═══ Document excerpt ═══
# am I the only one



## gill556 (Dec 23, 2010)

who has great difficulty in opening the messages on this site? It is so slow that after waiting for so long for a message to load I give up after reading just a few as it just isn't worth the frustration. I don't have this problem with any other website so perhaps this one just doesn't like my computer.


----------



## xabiaxica (Jun 23, 2009)

gill556 said:


> who has great difficulty in opening the messages on this site? It is so slow that after waiting for so long for a message to load I give up after reading just a few as it just isn't worth the frustration. I don't have this problem with any other website so perhaps this one just doesn't like my computer.


I'm not having any problems..... have you cleared your cache / cookies recently? ........ that sometimes helps

I'll bring this to the attention of admin for you though


----------



## baldilocks (Mar 7, 2010)

No probs here, either. Is your computer doing background tasks? Are you doing something else at the same time (e.g. downloading Torrents, listening to internet radio/watching internet TV), try looking at Task Manager and seeing what else is running.


----------



## mickbcn (Feb 4, 2013)

I don't have problems opening messages in this site. This problem maybe is in your internet connexion or in your computer.


----------



## gill556 (Dec 23, 2010)

As I say, I don't have problems with any other site but am not good with computers, how do I clear my cookies?


----------



## snikpoh (Nov 19, 2007)

gill556 said:


> As I say, I don't have problems with any other site but am not good with computers, how do I clear my cookies?


Which browser are you using?


----------



## gill556 (Dec 23, 2010)

gill556 said:


> As I say, I don't have problems with any other site but am not good with computers, how do I clear my cookies?


Google


----------



## xabiaxica (Jun 23, 2009)

gill556 said:


> As I say, I don't have problems with any other site but am not good with computers, how do I clear my cookies?


a website speedtest is showing no issues - it loaded for me in less than 2 seconds - against a test I did on another, similar forum I use which took .............. well actually it's still loading.............

to clear cookies I use this - it's free & it's safe -I have the piriform version

CCleaner - Download


----------



## Stravinsky (Aug 12, 2007)

Ive always had problems. Im having them now. Its very slow. I click on a thread and it takes time to load. Ive mentioned it before

Im using google, but its the same with firefox. I have a 25 Mb connection at the moment, so it aint that


----------



## Aron (Apr 30, 2013)

I expect you've done it but in case you haven't, try clearing your cache and defragging your computer


----------



## baldilocks (Mar 7, 2010)

I use Google Chrome but sometimes, the Pc has decided to do any of a number of things in the background. Task Manager gives me umpteen things that might be tying up resources but which is/are the culprit/s I haven't a clue.


----------



## Stravinsky (Aug 12, 2007)

Aron said:


> I expect you've done it but in case you haven't, try clearing your cache and defragging your computer


It does the same with my new computer with W8. None of the other forums do it, just this one


----------



## stevec2x (Mar 24, 2012)
═══
Directive a » Return every line of the entries below that contains the string "would". Case counts, so match capitalization.
═══ Material provided ═══
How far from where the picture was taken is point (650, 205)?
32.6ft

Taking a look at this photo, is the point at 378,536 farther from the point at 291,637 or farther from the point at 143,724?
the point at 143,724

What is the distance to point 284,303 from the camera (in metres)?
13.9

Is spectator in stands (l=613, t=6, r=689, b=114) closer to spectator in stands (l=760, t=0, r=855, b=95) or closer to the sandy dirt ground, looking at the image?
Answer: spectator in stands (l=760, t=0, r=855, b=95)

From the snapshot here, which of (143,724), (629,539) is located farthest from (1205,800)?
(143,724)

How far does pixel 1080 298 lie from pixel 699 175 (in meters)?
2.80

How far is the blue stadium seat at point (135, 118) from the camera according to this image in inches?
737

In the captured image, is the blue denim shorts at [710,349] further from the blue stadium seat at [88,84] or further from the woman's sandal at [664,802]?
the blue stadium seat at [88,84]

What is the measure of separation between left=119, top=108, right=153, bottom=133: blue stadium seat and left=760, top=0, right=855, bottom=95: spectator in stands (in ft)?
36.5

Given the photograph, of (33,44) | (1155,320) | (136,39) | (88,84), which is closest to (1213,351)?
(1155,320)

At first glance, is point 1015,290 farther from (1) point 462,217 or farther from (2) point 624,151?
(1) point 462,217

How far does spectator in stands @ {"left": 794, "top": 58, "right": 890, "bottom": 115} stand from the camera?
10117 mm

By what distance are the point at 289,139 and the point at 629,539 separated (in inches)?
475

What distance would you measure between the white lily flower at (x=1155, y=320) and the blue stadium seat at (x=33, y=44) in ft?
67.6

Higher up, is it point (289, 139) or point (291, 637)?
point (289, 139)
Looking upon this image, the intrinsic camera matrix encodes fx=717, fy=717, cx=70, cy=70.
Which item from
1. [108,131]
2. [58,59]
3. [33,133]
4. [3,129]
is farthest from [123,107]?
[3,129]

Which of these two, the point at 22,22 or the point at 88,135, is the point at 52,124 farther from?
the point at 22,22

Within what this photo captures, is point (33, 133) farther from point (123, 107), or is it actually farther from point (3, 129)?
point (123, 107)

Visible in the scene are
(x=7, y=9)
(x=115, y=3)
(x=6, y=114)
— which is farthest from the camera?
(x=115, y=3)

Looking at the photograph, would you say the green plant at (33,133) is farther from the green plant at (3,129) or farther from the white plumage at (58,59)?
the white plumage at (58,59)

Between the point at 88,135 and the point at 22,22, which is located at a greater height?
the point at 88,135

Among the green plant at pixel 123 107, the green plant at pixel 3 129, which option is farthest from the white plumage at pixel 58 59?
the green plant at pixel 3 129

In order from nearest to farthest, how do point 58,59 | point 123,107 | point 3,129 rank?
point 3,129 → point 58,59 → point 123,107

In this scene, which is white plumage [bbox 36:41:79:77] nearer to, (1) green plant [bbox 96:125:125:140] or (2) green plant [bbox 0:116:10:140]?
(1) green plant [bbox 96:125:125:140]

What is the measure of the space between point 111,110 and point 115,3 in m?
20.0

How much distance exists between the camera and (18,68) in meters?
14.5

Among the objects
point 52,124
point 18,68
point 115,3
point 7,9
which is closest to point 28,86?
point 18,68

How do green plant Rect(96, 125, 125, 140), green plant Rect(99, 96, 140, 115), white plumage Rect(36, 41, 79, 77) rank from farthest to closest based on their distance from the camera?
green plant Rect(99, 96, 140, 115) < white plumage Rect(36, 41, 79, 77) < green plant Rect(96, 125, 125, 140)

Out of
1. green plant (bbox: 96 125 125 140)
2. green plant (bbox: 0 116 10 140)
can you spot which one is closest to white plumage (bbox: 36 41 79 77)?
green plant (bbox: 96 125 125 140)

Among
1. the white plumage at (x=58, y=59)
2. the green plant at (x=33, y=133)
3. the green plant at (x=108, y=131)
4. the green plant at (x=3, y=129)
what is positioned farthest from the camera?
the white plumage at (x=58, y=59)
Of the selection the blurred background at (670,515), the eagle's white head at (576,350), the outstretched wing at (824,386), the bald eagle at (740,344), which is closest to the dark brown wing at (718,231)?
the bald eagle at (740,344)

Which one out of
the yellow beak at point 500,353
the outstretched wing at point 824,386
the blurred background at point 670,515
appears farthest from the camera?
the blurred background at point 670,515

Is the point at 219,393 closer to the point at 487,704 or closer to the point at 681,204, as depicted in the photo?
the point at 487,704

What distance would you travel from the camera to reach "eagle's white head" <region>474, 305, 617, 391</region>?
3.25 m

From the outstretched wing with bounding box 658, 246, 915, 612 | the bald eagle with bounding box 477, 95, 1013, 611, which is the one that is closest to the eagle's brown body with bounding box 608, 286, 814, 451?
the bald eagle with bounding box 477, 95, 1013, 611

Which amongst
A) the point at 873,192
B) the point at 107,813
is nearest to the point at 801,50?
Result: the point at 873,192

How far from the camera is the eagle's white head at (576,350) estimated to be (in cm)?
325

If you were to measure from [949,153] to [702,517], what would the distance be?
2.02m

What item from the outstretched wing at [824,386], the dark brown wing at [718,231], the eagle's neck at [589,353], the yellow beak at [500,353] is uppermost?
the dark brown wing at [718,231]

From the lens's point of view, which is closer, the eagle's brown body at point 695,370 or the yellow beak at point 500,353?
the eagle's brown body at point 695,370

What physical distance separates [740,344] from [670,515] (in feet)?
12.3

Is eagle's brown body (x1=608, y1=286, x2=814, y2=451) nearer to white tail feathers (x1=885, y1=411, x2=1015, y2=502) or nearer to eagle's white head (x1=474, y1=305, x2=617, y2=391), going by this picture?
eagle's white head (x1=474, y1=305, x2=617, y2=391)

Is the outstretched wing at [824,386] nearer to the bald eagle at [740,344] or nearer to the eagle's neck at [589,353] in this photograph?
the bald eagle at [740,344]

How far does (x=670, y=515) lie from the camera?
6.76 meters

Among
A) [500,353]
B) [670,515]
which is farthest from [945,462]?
═══
Directive b » Write the next part of the forum thread above about the site's slow-loading messages, carrying on from the point where it stops.

Answer a »
What distance would you measure between the white lily flower at (x=1155, y=320) and the blue stadium seat at (x=33, y=44) in ft?
Looking at the photograph, would you say the green plant at (33,133) is farther from the green plant at (3,129) or farther from the white plumage at (58,59)?
What distance would you travel from the camera to reach "eagle's white head" <region>474, 305, 617, 391</region>?
If you were to measure from [949,153] to [702,517], what would the distance be?

Answer b »
Stravinsky said:


> It does the same with my new computer with W8. None of the other forums do it, just this one


Dare I say it, but I've never had any problems with this site - and I still run XP on my laptop.

The problem, as I see it, is that this site is dying. If you look at the homepage for the company that created it, you'll see that it hasn't been updated since Jan 2011.

My advice would be for everybody to move to Facebook (or install XP!). The Spain expat forum page there is pretty dead at the moment, but the platform will be supported for a long time to come, it just needs people to use it. As time goes by, the youngsters out there will use it, not this site, and so it will take over the role of this site. 

But then, what do I know?

Thought anybody?


----------



## baldilocks (Mar 7, 2010)

stevec2x said:


> Dare I say it, but I've never had any problems with this site - and I still run XP on my laptop.
> 
> The problem, as I see it, is that this site is dying. If you look at the homepage for the company that created it, you'll see that it hasn't been updated since Jan 2011.
> 
> ...


_"The problem, as I see it, is that this site is dying. If you look at the homepage for the company that created it,"_ where do you get that strange notion from? The forums are frequently updated (not always for the better).


Facebook is likely to die too if the US spying problem and infringement of privacy gets any worse.


----------



## jimenato (Nov 21, 2009)

This is all rather odd isn't it?

I'm on Win 7, low-end laptop and Chrome. I'm also on about 10 forums, twitter, facebook and others. If I have a speed problem I usually come to this forum to see what's going on as it's about the most reliable and quickest.


----------



## gill556 (Dec 23, 2010)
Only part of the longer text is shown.